Pittsboro Presbyterian Church asks Salem Presbytery to add its name to the list of presbyteries in concurrence with the upcoming General Assembly Overture [OVT-034] On Fossil Fuel Divestment to encourage our denomination to divest its funds from corporations making their money off of fossil fuels. Parkway Presbyterian’s session (and possibly others) have also voted to join in urging the Presbytery to take this action.


The Overture with which Salem Presbytery is being asked to concur officially says:

This item was referred from the 224th General Assembly (2020) for consideration during the 225th General Assembly (2022).

The Presbytery of Monmouth overtures the 224th General Assembly (2020) to:

  1. Recognize that fossil fuels have been used by humans to create a better world for many people and that the time of their usefulness is now over.
  2. Recognize that divestment from fossil fuels is a viable approach to the climate emergency, which thousands of other institutions have used to hold the fossil fuel industry accountable for their inadequate responses to this emergency.

▶ **Data items**
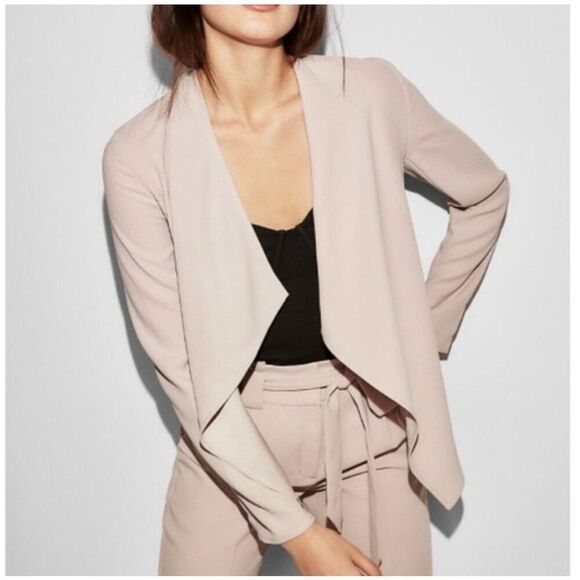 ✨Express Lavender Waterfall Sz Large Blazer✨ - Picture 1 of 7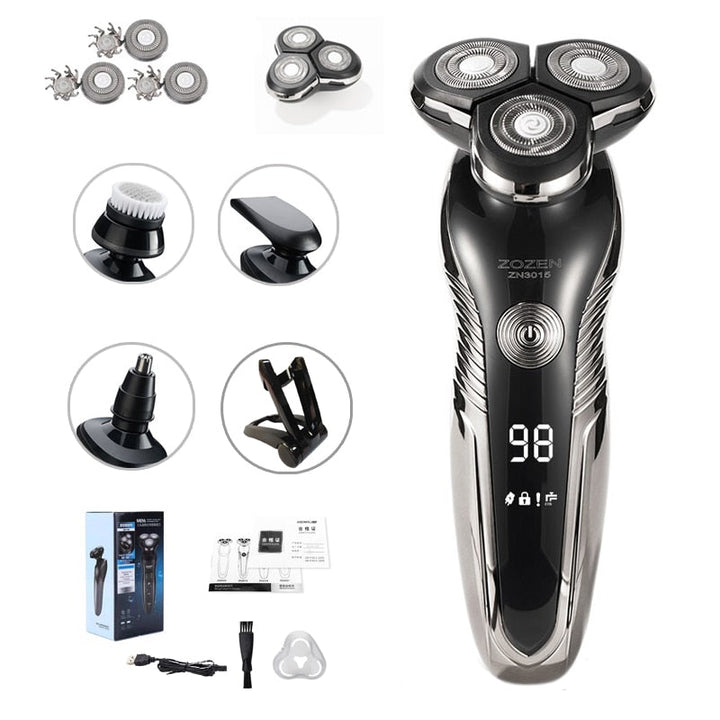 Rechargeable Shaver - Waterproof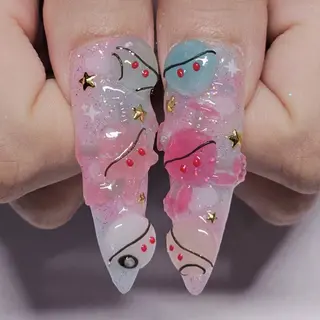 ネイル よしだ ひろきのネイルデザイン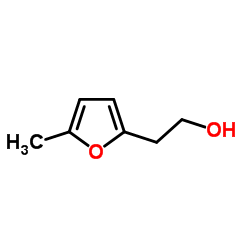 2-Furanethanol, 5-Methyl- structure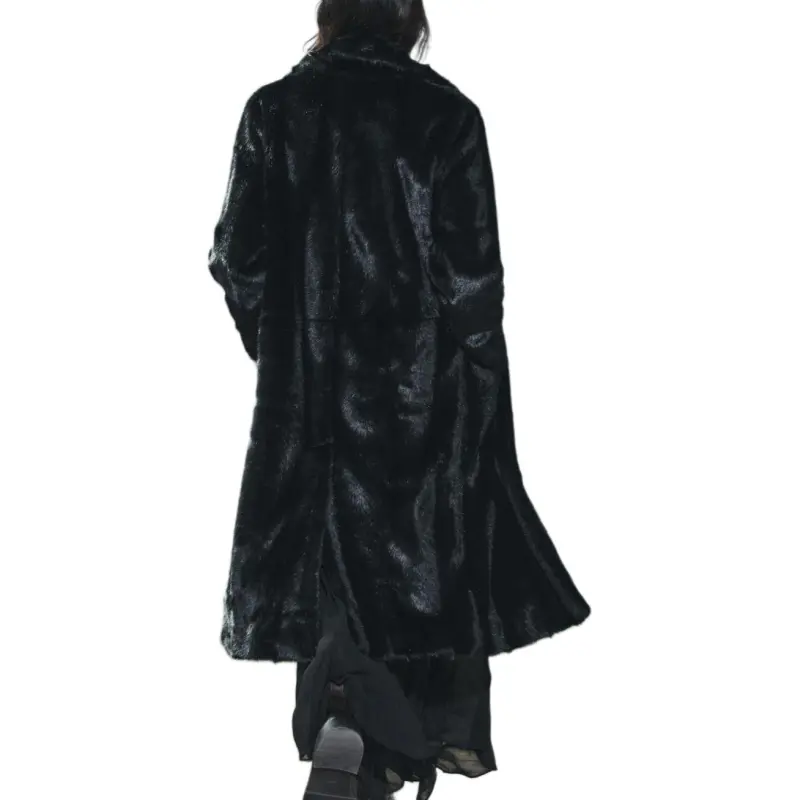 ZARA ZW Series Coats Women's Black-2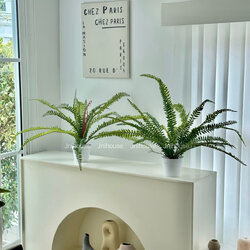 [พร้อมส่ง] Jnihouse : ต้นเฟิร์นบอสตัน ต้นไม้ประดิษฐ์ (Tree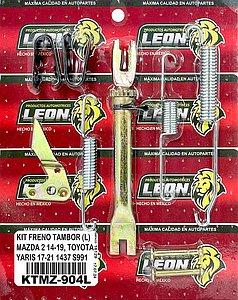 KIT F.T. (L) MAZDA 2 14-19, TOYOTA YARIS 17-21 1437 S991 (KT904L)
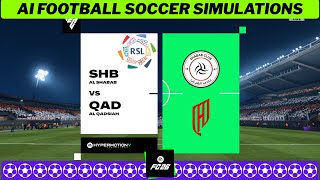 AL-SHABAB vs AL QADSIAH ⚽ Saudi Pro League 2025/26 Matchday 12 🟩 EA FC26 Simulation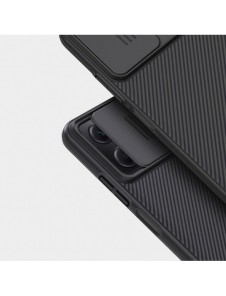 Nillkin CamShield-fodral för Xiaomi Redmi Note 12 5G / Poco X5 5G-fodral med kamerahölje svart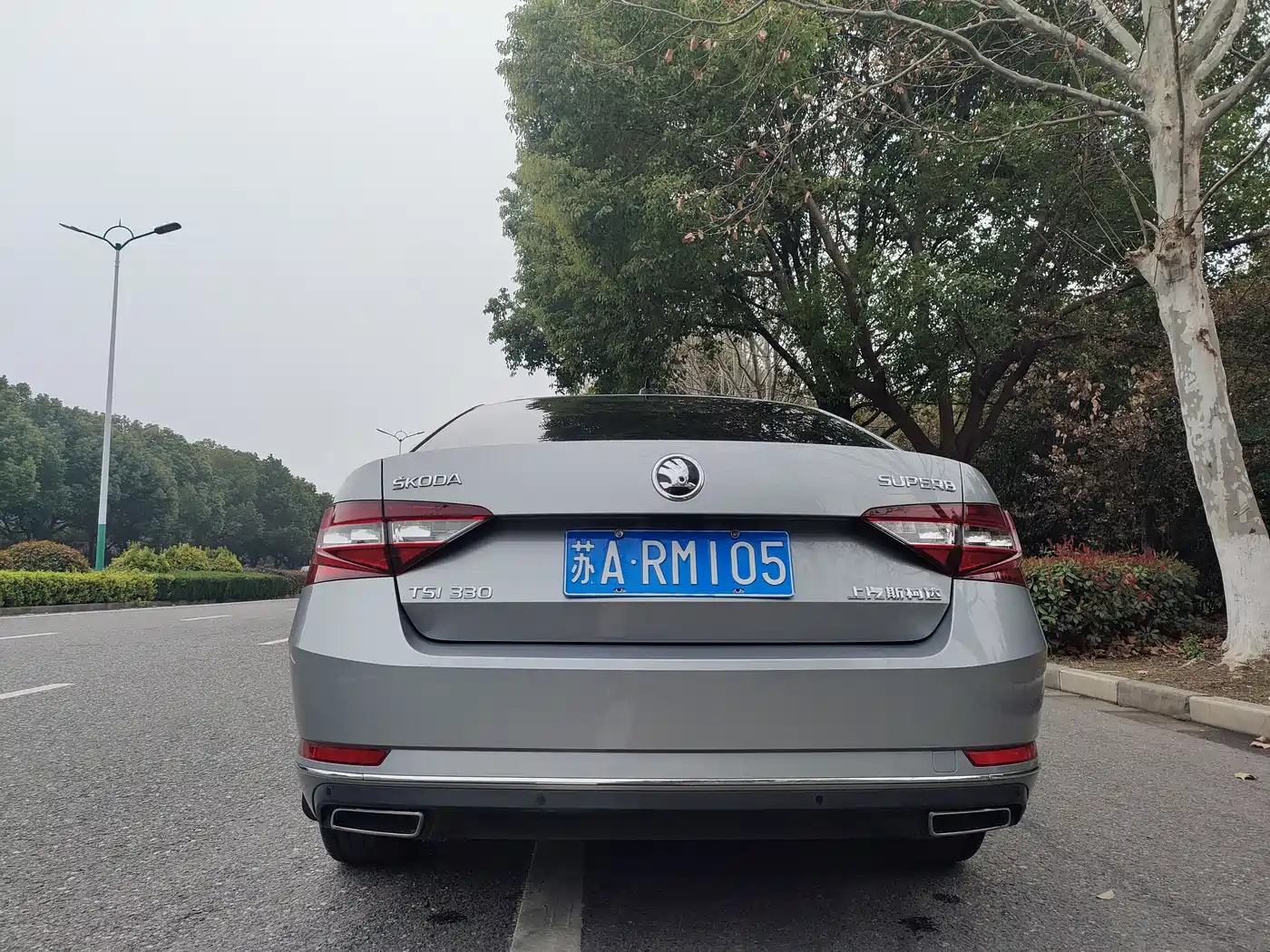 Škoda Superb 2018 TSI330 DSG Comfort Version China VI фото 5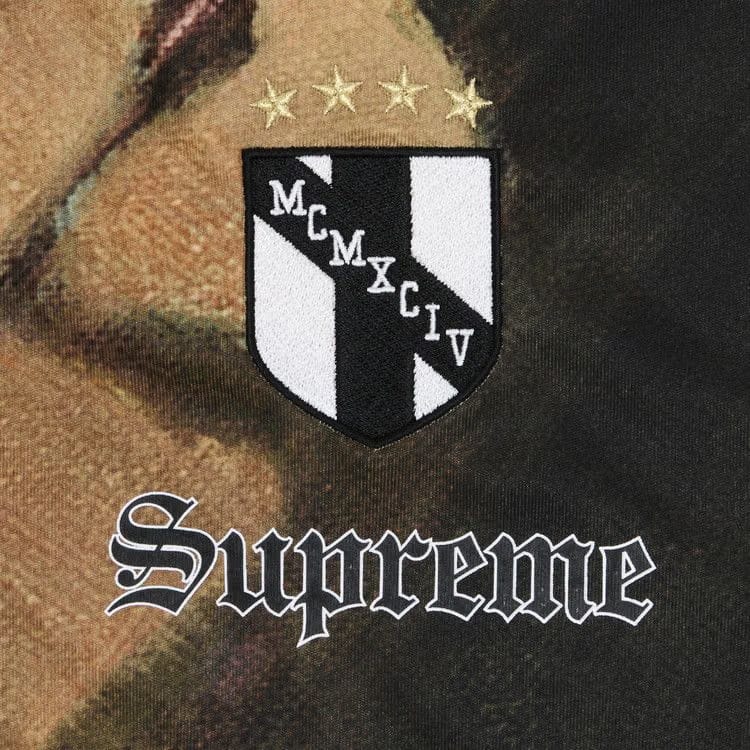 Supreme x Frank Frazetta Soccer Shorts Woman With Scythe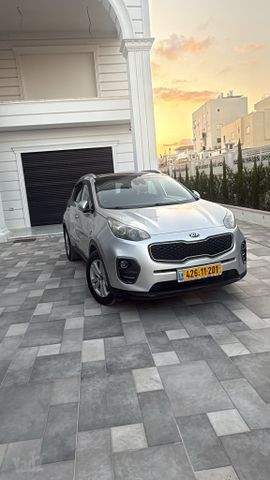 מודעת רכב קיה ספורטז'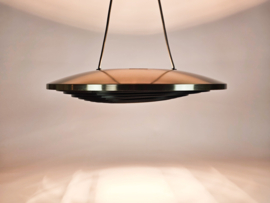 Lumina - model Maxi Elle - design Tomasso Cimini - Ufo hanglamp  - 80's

--

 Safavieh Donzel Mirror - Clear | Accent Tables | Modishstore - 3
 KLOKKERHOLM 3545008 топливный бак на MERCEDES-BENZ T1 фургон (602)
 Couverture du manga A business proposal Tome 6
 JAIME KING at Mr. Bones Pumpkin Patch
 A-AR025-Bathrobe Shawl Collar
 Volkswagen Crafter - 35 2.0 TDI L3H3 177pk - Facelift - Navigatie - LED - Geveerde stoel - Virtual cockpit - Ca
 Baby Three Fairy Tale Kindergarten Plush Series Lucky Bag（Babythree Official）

==

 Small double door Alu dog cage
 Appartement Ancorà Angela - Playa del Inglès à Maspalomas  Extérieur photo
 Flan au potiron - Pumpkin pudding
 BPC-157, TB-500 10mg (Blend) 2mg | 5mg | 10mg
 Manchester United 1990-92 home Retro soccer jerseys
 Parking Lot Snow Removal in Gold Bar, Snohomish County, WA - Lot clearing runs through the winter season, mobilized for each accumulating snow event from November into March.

▶ **Task details**
Please reproduce the passage of the fossil fuel divestment overture text above, starting with the words containing "The Overture with" and ending with "to this emergency.".

▶ **Solution to this problem**
The Overture with which Salem Presbytery is being asked to concur officially says:

This item was referred from the 224th General Assembly (2020) for consideration during the 225th General Assembly (2022).

The Presbytery of Monmouth overtures the 224th General Assembly (2020) to:

  1. Recognize that fossil fuels have been used by humans to create a better world for many people and that the time of their usefulness is now over.
  2. Recognize that divestment from fossil fuels is a viable approach to the climate emergency, which thousands of other institutions have used to hold the fossil fuel industry accountable for their inadequate responses to this emergency.